I was looking a various Container Registry products and looked up Azure's recently. It has the following limits (On the premium SKU!): 50Mbps upload, 100Mbps down
What sort of a cloud product has limits like this! What a clown show.
https://learn.microsoft.com/en-us/azure/container-registry/c...
Do they specify ay SLA other than the minimums? If not, I'm sorry to tell you, but they only offer the minimum and anything over that is a pleasant surprise.
I think that Azure AD is literally built on top of Active Directory. That's what you need to do if your goal is to help your customers, who already usd Active Directory, to seamlessly onboard onto their authentication system.
If you stop and think for a moment, you'd understand that it would be absurd not to do that. You have an army of institutional clients already using AD for everything. Are you going to force them to onboard onto another auth system after convincing them that AD suited all their needs?
Anyhow, they seem to try to distance themselves with their rebranding to Entra.
> Roles fucking inherit??? Like are you kidding me?
What do you think is wrong with that?
Wdym?
i tested the identity to make sure it couldn't do privilege escalation...still, wtf? it might be my own fault where i'm doing something wrong, but that shouldn't even be possible for somebody to create a managed identity that would inherit from other identities. i don't trust that it's ok and i shouldn't be spending time figuring out if it is, i expect tightly scoped identities to just work...
and
https://stackoverflow.com/questions/76618129/prevent-roles-f...
Especially regarding the SO question, I get the feeling that author is misunderstanding something.
Where exactly are you seeing what exactly that might imply some kind of inheritance chain?
You may have seen the identity's IAM page. It does not show roles assigned to the identity.
> Lower levels inherit role permissions from higher levels...When you assign a role at a parent scope, those permissions are inherited to the child scopes
https://learn.microsoft.com/en-us/azure/role-based-access-co...
so i guess this what you said is confidently wrong lmao like you couldn't even be more wrong:
> Then I'll lay it out: there is no inheritance at all. An identity does not inherit roles and it certainly does not inherit other identities.

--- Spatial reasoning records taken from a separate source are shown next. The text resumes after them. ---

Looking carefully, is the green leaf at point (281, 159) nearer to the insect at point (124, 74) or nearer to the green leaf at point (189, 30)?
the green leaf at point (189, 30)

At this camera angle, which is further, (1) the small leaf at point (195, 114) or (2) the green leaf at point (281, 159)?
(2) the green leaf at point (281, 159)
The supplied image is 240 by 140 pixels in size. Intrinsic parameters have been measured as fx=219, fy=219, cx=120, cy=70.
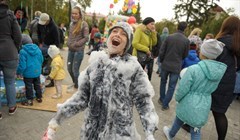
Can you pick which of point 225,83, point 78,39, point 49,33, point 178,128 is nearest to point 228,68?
point 225,83

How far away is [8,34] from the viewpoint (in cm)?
342

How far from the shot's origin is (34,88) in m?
4.33

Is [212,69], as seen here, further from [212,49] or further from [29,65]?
[29,65]

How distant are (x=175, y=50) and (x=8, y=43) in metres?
3.08

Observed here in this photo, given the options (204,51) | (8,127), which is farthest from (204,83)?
(8,127)

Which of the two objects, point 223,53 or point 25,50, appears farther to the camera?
point 25,50

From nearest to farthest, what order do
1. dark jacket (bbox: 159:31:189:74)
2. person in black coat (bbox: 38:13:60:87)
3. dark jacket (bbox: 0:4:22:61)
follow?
dark jacket (bbox: 0:4:22:61) → dark jacket (bbox: 159:31:189:74) → person in black coat (bbox: 38:13:60:87)

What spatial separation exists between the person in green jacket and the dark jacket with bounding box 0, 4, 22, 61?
264 centimetres

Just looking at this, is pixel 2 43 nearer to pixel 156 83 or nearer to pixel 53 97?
pixel 53 97

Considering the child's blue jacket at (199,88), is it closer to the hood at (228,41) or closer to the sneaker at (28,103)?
the hood at (228,41)

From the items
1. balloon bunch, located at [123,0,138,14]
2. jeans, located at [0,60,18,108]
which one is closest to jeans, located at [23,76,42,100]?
jeans, located at [0,60,18,108]

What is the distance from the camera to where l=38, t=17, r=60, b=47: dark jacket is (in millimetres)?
5188

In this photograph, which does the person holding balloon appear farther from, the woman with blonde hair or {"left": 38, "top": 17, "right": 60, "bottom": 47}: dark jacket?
{"left": 38, "top": 17, "right": 60, "bottom": 47}: dark jacket

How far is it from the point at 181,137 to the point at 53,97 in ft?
8.99
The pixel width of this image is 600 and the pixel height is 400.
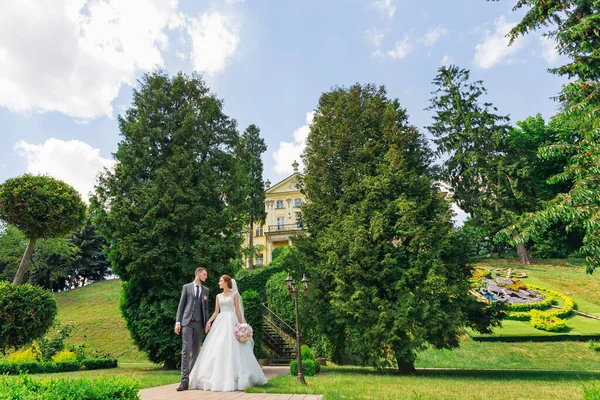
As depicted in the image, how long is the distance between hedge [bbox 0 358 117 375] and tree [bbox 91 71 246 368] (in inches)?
67.3

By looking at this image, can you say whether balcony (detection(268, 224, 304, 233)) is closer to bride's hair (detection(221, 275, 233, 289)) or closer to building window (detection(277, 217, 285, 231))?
building window (detection(277, 217, 285, 231))

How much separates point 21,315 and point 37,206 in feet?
19.6

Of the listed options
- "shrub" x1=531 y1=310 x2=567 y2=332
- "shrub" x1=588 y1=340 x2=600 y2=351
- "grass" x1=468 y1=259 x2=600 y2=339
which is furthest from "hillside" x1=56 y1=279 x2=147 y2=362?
"shrub" x1=588 y1=340 x2=600 y2=351

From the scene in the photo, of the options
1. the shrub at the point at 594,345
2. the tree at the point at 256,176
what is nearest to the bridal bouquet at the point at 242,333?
the shrub at the point at 594,345

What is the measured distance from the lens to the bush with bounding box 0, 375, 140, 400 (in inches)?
100

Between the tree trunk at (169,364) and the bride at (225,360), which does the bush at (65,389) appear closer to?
the bride at (225,360)

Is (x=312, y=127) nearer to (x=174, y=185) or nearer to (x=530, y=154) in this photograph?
(x=174, y=185)

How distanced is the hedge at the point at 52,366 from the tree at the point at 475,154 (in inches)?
1122

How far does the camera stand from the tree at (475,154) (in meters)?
29.6

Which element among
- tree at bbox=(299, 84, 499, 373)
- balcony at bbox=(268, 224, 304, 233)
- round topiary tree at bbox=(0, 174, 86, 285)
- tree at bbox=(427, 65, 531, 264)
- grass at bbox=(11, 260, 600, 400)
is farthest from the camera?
balcony at bbox=(268, 224, 304, 233)

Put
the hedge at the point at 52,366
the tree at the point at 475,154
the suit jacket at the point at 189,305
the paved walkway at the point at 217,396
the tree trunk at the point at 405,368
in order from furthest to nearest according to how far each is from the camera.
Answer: the tree at the point at 475,154, the tree trunk at the point at 405,368, the hedge at the point at 52,366, the suit jacket at the point at 189,305, the paved walkway at the point at 217,396

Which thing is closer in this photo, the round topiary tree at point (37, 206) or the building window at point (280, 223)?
the round topiary tree at point (37, 206)

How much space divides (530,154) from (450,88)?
984 centimetres

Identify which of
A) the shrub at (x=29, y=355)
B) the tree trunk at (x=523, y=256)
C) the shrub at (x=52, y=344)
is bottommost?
the shrub at (x=29, y=355)
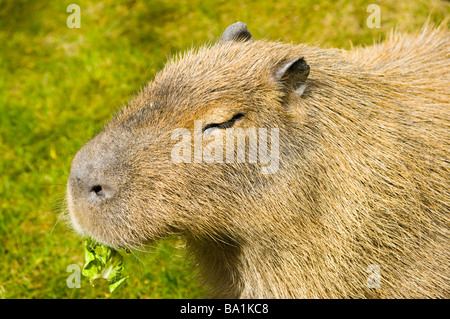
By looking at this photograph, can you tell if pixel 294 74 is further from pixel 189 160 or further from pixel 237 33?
pixel 189 160

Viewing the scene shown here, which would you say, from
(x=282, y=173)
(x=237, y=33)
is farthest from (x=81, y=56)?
(x=282, y=173)

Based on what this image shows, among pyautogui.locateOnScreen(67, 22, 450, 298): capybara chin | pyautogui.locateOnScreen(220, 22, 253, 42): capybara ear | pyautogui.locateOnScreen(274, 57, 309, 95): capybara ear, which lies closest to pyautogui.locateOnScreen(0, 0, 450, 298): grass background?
pyautogui.locateOnScreen(67, 22, 450, 298): capybara chin

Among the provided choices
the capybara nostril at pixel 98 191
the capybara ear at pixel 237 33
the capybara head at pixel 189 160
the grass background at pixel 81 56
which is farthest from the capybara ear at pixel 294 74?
the grass background at pixel 81 56

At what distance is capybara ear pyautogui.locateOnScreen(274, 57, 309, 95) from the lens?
3686 mm

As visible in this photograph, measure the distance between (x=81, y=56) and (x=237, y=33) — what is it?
3.81 m

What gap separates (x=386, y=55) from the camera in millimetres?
4949

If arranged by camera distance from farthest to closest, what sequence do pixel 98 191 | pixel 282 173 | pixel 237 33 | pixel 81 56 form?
pixel 81 56 → pixel 237 33 → pixel 282 173 → pixel 98 191

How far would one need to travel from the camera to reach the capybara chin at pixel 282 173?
360 centimetres

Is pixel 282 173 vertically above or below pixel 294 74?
below

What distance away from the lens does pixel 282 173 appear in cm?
367
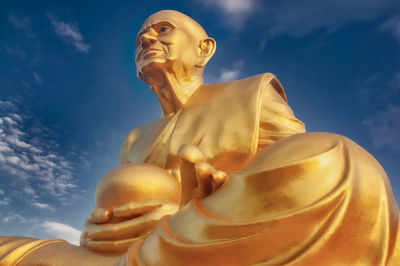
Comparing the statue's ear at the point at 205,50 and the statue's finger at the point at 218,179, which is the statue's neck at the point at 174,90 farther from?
the statue's finger at the point at 218,179

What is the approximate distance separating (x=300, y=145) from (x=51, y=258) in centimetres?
174

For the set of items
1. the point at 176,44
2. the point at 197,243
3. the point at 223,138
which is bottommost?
the point at 197,243

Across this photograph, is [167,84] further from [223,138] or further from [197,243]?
[197,243]

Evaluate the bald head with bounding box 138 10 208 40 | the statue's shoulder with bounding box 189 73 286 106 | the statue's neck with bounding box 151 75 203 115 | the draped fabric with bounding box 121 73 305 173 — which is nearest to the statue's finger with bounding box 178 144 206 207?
the draped fabric with bounding box 121 73 305 173

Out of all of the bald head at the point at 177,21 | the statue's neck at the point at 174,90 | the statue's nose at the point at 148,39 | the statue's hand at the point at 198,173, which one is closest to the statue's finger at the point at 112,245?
the statue's hand at the point at 198,173

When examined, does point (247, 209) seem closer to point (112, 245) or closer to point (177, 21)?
point (112, 245)

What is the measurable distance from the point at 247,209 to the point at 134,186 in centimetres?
103

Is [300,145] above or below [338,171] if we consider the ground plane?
above

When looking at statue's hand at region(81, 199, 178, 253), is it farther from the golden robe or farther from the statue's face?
the statue's face

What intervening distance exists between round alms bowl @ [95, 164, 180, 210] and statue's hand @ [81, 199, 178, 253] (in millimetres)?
98

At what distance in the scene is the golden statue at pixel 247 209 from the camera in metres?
1.48

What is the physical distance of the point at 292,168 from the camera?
1570mm

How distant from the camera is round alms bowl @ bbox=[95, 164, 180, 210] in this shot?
2.37m

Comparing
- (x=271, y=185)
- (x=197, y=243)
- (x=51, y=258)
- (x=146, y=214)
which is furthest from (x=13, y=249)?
(x=271, y=185)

i misspoke calling it "identity inheritance" and not "scope inheritance" tho my first comment said "role inheritance" but the fact that there is any sort of inheritance involved at all with my rbac roles is very poor design decision. and the fact that i can misunderstand this and spend hours of company time trying to understand it, and still failing....when this should be an intuitive, 101-level thing for cloud design. but nah i gotta spend time going through like ten different docs piecing together knowledge and pentest my own work and also argue with some guy on the internet who called himself adept at azure and doesn't know this either (which further proves my point!)
What I wrote is, in fact, accurate. An identity cannot inherit a role. It is simply impossible. What would it inherit from? The identity does not actually exist where it appears in the control plane (ie. in a resource group). It exists in Entra ID (formerly Azure AD).
There is but one possibility for a newly created identity to actually have roles assignments: Automation via policy. Now that I think about it, there might be another: assigning roles to special groups like "Authenticated users".
from the docs: https://learn.microsoft.com/en-us/azure/role-based-access-co...
https://www.lastweekinaws.com/blog/azures_vulnerabilities_ar...
This is from a few years ago but nothing seems to have changed. A cursory search of the Wiz blog with "Azure" reveals so many horrific (cross tenant, trivial to exploit) security vulnerabilities it's hard to imagine many people at Azure care about security. And that's just from one group of security researchers, from Wiz, there are others such as OP.
The main problem raised by the article is a governance failure.